▶ [TEXTAUSZUG]:
● ● ● ● ●

# Und was mache ich nun?



## Buffo Buffo (17. Aug. 2010)

Hi,
blond wie ich bin...c


> Hallo buffo, Willkommen im Hobby-Gartenteich-Chat!
> Thema in diesem Raum: Empfangshalle - Zu den eigentlichen Chaträumen gehts oben rechts...
> 
> Sie haben während Ihrer Abwesenheit einige Nachrichten bekommen. Um diese zu lesen, klicken Sie hier.


Ich bekomme das Fenster nicht auf :evil


----------



## Koi-Uwe (17. Aug. 2010)

*AW: Und was mache ich nun?*

Hatten wir das Thema nicht neulich am Chatabend  Ich denke irgendwas ist an deinem PC nicht so wie es sein sollte.

Schreib mal bitte:
- Betriebssystem und
- verwendeten Browser

hier rein. Ich stelle mich auch gerne zum testen zur Verfügung

Ich kann dir auch anbieten mal Remote auf deinen PC zu schauen


----------



## Buffo Buffo (17. Aug. 2010)

*AW: Und was mache ich nun?*



> Ich kann dir auch anbieten mal Remote auf deinen PC zu schauen


du klinkst dich auf meinem pc ein und wir sehen beide das gleiche?
wenn ja
super! mach mal!


----------



## Koi-Uwe (17. Aug. 2010)

*AW: Und was mache ich nun?*

Gerne doch


----------



## Koi-Uwe (17. Aug. 2010)

*AW: Und was mache ich nun?*

Na, 
da kamen wir doch ein Stück weiter


----------



## Annett (17. Aug. 2010)

*AW: Und was mache ich nun?*

Lasst mich raten - irgendein Popup-Blocker?


----------



## Buffo Buffo (18. Aug. 2010)

*AW: Und was mache ich nun?*

Hi Annett,
 was nun das Problem ist, da musst du Uwe fragen, vermutlich hat aber mein PC einen Hau!
Das, in der Kombi mit dem Problem 30 cm vom Bildschirm entfernt....

● ● ● ● ●

▶ [AUFGABENSTELLUNG 1]: Nenne alle Benutzernamen, unter denen im Textauszug Beiträge veröffentlicht wurden.

▶ [DATENLISTE]:
● ● ● ● ●

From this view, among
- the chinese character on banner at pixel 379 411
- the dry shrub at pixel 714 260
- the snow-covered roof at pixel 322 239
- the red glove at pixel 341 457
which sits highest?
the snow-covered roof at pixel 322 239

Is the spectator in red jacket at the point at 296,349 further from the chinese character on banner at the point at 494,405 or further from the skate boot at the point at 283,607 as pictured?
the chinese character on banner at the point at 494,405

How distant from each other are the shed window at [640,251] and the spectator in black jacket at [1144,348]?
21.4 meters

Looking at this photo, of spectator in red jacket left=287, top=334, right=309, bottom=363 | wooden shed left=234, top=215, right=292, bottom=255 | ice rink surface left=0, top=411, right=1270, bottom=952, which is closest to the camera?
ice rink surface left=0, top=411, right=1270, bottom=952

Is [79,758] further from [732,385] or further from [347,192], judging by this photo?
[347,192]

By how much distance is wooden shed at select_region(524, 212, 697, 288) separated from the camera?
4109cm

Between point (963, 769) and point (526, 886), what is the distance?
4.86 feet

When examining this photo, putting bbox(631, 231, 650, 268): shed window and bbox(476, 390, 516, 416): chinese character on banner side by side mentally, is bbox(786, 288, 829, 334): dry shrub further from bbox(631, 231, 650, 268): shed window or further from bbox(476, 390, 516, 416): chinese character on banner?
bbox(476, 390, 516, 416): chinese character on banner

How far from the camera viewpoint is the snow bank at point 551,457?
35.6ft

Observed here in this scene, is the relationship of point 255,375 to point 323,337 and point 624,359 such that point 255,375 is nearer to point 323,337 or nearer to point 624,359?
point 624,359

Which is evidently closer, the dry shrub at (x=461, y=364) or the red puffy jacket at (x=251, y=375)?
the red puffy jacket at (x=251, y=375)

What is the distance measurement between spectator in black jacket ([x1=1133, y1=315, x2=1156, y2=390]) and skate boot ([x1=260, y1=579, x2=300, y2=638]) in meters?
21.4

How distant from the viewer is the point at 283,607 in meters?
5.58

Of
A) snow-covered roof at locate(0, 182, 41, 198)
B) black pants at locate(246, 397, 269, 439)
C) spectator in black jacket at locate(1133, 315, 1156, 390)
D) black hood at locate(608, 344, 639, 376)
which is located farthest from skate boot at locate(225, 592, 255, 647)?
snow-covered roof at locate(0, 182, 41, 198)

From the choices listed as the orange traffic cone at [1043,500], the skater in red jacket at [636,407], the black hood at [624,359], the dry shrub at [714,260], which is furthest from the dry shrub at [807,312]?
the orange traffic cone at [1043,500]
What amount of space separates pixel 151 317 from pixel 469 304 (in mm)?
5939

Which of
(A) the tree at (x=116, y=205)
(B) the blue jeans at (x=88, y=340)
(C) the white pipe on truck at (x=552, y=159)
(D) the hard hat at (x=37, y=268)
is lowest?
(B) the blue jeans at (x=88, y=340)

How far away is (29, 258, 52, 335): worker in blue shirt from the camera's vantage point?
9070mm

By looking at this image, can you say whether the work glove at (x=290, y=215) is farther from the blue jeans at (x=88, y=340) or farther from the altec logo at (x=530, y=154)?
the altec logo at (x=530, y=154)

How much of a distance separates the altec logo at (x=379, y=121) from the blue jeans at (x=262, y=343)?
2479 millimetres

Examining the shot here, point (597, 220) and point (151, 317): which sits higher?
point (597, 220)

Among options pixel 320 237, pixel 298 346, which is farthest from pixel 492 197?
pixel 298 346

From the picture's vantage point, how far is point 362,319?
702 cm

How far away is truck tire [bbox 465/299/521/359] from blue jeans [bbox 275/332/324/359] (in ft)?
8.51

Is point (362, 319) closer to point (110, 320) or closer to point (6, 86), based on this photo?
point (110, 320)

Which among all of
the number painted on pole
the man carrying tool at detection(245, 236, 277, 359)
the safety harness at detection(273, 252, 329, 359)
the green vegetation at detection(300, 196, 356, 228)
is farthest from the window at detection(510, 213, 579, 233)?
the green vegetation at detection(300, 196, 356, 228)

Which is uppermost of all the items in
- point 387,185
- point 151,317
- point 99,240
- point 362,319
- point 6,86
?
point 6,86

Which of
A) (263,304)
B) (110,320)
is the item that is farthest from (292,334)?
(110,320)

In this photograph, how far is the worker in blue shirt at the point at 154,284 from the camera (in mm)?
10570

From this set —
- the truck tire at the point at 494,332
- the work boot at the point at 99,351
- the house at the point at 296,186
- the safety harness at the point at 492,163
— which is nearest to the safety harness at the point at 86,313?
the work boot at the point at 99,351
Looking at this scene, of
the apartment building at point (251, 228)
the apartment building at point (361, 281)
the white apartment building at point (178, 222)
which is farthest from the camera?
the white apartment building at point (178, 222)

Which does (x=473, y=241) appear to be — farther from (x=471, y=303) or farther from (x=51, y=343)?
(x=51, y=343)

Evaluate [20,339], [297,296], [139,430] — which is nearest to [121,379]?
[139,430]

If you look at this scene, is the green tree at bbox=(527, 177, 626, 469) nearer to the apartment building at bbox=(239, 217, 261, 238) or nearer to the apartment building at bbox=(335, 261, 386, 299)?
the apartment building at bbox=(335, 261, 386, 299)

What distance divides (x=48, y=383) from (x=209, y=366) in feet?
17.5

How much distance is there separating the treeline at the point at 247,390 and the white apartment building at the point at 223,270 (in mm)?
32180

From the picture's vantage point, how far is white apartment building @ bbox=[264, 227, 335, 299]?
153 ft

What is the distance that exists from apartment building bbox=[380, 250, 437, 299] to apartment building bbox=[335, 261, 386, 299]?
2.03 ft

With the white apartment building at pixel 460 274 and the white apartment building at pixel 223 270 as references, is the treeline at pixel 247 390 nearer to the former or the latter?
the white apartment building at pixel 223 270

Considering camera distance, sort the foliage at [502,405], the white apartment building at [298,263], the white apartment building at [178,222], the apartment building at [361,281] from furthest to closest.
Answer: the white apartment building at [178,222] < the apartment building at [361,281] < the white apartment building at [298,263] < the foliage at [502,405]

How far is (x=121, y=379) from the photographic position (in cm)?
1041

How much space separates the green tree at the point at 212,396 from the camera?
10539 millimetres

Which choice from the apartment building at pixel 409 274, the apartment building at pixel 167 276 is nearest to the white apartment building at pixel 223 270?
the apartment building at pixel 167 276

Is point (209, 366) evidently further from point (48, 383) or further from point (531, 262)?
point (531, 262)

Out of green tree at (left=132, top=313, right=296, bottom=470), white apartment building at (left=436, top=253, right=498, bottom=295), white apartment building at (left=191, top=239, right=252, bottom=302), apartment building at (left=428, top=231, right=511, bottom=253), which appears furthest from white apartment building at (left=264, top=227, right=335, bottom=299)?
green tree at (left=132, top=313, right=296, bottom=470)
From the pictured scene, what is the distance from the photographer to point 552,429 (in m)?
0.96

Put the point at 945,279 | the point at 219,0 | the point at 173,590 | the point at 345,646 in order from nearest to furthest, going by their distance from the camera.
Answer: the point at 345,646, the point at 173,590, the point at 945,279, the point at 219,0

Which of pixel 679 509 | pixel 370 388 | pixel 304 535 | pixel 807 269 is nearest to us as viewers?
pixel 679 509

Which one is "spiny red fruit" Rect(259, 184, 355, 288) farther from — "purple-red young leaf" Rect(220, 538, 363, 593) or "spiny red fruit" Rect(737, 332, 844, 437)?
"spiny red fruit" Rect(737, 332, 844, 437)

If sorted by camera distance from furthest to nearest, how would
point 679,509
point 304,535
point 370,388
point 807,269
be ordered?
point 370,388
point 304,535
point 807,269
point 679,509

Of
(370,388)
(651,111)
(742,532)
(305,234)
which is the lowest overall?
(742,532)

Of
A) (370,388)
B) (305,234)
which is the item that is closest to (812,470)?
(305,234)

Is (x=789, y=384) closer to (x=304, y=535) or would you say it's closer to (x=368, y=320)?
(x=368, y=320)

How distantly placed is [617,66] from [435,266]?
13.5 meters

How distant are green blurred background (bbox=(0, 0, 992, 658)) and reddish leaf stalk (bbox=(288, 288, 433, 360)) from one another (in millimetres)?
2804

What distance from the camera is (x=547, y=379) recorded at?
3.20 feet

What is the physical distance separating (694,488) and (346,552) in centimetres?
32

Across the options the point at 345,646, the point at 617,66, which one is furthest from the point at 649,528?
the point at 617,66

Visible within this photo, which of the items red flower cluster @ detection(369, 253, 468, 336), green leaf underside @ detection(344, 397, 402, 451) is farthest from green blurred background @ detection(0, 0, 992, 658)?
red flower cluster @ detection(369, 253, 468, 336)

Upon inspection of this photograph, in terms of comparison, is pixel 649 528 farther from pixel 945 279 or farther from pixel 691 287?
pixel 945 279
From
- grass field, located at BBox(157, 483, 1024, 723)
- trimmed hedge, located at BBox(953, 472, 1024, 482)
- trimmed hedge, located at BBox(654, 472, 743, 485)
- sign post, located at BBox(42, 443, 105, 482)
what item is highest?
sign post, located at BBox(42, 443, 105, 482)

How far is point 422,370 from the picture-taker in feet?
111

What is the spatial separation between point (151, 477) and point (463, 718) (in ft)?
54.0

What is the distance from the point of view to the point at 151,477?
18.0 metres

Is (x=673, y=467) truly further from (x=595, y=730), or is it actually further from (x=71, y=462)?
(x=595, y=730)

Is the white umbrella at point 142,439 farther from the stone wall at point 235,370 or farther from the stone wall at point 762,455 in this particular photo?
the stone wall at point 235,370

● ● ● ● ●

▶ [AUFGABENSTELLUNG 2]: Schreibe aus den Zeilen der Datenliste unverändert ab, beginnend mit der Zeile, die "How far away is (29, 258, 52, 335): worker" enthält, bis einschließlich der Zeile mit "2479 millimetres".

▶ [LÖSUNG 1]: Buffo Buffo, Koi-Uwe, Annett

▶ [LÖSUNG 2]:
How far away is (29, 258, 52, 335): worker in blue shirt from the camera's vantage point?
9070mm

By looking at this image, can you say whether the work glove at (x=290, y=215) is farther from the blue jeans at (x=88, y=340) or farther from the altec logo at (x=530, y=154)?
the altec logo at (x=530, y=154)

How much of a distance separates the altec logo at (x=379, y=121) from the blue jeans at (x=262, y=343)?
2479 millimetres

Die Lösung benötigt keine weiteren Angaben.